A lack of confidence among agents selling add-on cruise excursions has been blamed for the collapse of specialist supplier Tripashore.

Tripashore was launched in November 2015 by former Carnival UK head of revenue management Lee Strongitharm, who promised to disrupt what was said to be a ‘cruise line monopoly’.

However, last week Strongitharm confirmed the business had ceased trading before Christmas after attempts to refinance it had failed.

The collapse leaves Cruising Excursions, established in 2011, as the sole UK-based trade provider.

Former Attraction World chief operating officer Tony Seaman, who was chief commercial officer at Tripashore for four weeks last autumn as well as an investor, said the concept was “clever” but it failed to drive volume.

“If you don’t fill the seats it starts costing you money and you get into this horrible vicious circle of having to make commercial decisions about whether to cancel tours,” he said.

Seaman, who was previously involved in an unsuccessful attempt to break into cruise excursions with Attraction World, also said Tripashore lacked investment.

Tripashore’s failure follows that of Shorex in 2012. The pre and post-cruise excursion specialist was set up by former Cadogan bosses Tom Allen and Doug Mathieson.

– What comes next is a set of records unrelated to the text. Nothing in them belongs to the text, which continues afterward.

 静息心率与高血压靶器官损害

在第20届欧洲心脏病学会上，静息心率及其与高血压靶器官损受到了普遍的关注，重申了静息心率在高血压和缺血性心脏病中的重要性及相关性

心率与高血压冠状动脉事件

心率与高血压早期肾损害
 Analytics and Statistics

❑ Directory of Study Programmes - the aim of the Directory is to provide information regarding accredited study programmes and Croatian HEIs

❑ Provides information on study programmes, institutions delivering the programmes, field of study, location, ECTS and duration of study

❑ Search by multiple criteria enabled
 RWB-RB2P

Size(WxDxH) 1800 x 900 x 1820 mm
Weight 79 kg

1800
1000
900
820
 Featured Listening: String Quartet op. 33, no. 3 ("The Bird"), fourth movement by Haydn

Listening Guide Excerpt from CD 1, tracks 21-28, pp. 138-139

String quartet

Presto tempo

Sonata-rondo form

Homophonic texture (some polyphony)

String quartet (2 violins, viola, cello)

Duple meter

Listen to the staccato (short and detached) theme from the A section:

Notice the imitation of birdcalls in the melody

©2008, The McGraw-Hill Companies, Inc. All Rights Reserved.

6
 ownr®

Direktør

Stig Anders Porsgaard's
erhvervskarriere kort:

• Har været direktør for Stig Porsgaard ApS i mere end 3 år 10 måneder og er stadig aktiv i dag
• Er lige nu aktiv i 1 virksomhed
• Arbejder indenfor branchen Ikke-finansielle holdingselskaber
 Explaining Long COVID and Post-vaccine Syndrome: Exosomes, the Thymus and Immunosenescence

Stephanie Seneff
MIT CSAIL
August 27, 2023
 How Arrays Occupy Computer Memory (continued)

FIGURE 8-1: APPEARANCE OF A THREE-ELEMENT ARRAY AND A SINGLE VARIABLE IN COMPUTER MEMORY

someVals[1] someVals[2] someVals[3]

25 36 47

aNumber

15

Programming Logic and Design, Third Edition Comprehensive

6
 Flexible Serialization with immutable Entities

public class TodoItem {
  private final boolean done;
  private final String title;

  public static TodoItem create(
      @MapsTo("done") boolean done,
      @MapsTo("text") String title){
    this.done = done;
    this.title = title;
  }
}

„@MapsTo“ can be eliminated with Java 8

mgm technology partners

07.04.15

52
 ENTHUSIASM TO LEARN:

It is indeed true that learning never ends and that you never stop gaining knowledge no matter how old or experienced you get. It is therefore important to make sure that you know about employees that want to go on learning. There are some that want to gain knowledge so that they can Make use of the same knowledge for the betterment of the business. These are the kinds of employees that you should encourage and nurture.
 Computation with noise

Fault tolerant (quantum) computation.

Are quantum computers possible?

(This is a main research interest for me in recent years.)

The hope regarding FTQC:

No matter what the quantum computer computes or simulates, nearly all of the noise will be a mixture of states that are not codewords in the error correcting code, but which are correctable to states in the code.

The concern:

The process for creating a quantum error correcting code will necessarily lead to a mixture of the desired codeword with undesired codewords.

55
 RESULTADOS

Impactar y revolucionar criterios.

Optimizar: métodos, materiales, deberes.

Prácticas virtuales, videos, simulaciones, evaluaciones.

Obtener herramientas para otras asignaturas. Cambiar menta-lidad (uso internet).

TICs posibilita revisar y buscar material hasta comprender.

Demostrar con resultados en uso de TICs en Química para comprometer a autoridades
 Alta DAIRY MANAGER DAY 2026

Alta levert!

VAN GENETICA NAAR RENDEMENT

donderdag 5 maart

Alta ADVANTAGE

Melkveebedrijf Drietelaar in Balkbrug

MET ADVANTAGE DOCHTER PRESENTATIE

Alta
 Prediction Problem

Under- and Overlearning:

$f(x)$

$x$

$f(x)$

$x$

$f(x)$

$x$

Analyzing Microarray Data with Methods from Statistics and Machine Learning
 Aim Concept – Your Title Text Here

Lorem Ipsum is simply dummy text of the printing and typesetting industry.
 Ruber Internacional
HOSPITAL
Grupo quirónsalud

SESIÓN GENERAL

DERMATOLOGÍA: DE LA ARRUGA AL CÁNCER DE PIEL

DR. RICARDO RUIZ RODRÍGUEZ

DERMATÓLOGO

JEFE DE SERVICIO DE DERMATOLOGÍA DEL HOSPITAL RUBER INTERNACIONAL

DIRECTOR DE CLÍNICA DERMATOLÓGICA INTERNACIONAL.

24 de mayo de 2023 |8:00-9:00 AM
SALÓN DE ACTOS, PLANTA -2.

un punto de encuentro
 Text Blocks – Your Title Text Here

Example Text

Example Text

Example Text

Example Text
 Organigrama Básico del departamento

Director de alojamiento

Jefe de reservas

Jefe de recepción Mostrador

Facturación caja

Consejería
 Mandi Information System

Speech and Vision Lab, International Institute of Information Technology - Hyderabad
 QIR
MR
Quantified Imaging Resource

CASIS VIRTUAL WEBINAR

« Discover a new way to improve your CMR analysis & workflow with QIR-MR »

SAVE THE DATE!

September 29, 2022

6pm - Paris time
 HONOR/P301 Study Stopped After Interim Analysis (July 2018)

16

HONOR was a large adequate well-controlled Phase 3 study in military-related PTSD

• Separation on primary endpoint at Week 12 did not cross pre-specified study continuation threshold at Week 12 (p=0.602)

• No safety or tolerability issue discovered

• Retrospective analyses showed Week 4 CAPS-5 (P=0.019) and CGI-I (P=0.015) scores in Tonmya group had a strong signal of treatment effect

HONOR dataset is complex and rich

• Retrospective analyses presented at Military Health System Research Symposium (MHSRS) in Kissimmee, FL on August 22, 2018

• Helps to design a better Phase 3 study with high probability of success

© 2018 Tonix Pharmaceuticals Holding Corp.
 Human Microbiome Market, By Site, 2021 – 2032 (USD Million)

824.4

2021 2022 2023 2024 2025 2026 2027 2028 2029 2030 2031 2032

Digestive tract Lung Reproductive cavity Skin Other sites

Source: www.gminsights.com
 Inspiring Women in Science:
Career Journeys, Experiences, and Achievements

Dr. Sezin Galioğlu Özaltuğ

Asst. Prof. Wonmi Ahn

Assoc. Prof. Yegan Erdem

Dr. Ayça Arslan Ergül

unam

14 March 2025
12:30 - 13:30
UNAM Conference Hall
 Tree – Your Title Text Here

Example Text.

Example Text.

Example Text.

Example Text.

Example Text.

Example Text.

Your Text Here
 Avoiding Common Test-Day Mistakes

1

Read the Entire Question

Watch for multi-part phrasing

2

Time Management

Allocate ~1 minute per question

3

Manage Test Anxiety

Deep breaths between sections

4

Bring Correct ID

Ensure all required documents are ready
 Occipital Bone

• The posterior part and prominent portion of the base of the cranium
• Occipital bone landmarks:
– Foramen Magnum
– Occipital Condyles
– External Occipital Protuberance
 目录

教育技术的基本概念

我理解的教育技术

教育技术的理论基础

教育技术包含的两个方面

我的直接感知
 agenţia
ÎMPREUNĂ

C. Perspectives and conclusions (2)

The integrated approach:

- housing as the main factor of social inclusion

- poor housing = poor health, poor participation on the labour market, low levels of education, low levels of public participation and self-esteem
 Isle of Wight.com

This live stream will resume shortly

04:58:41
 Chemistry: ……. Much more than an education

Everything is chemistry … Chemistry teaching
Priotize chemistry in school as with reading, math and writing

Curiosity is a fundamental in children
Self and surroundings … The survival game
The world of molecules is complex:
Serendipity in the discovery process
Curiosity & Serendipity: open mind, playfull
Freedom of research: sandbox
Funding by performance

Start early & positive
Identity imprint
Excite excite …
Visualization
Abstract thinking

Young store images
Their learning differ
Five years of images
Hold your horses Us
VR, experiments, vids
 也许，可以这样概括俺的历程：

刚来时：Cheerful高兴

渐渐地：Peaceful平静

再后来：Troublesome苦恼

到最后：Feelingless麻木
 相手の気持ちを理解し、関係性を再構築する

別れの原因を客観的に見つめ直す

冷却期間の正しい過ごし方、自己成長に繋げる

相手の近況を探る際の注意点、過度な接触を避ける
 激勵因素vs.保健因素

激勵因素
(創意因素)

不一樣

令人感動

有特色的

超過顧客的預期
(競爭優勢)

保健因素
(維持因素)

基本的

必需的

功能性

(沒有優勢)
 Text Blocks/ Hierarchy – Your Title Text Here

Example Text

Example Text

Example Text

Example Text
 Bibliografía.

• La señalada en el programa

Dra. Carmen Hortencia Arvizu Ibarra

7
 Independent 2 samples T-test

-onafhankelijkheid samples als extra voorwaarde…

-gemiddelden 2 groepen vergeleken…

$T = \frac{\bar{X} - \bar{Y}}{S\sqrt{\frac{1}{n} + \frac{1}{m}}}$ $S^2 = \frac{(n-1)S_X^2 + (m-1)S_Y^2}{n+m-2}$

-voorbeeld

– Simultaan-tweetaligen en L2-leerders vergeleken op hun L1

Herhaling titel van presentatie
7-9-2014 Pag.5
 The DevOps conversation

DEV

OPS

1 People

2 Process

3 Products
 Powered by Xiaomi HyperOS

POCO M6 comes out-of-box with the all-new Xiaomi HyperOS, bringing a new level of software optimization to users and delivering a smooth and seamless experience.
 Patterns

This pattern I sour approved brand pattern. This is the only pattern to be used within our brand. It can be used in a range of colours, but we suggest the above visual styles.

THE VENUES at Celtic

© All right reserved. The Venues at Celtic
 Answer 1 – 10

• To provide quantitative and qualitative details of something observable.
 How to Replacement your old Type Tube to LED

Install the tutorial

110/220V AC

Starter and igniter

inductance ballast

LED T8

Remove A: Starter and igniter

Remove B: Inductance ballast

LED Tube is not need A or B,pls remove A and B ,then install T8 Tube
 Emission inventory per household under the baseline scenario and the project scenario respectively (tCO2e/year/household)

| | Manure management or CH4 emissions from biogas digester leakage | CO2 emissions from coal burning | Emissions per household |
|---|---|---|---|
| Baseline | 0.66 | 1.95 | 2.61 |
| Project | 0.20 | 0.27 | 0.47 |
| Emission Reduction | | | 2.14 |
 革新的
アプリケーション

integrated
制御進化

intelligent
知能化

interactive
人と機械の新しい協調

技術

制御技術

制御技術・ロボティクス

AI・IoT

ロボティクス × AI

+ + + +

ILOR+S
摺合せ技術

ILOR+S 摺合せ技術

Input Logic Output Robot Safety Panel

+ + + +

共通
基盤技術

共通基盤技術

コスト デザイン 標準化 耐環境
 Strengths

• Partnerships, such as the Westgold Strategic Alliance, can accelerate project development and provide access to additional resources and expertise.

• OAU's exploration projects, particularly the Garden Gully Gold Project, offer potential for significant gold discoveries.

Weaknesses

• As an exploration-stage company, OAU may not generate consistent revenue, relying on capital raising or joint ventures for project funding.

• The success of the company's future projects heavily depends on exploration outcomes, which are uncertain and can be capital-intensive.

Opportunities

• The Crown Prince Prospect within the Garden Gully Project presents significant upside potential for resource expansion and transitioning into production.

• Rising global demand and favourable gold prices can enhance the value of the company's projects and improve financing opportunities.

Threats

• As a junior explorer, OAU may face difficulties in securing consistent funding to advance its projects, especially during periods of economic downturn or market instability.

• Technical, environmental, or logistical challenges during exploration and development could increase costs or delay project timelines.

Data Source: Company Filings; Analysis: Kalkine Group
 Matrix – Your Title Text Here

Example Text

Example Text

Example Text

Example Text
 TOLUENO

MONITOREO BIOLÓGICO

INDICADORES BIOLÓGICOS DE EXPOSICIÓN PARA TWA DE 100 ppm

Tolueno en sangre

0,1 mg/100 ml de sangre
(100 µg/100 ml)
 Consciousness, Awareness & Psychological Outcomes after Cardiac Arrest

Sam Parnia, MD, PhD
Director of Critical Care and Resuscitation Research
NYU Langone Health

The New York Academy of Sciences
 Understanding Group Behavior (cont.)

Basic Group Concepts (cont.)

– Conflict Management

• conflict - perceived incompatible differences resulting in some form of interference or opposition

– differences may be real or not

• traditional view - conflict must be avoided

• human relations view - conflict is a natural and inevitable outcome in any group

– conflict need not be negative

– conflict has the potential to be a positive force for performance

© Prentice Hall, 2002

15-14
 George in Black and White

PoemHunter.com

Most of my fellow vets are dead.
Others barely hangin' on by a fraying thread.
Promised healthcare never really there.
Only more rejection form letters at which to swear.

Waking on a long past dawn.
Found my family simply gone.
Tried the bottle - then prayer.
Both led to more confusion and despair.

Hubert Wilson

Cruise retailer Phil Nuttall, managing director of The Cruise Village, said agents lacked confidence booking a new product that they couldn’t control.

“In a very unstable financial environment it is a gamble for any business to come into this market with a model where you need agents to recommend you,” he said.

But Cruising Excursions chairman John Wimbleton said: “It’s all about scale and we have built that through relationships with every important cruise retailer.

“Last year we had a record year. Selling cruise excursions is a fantastic opportunity for agents and we continue to invest and grow.”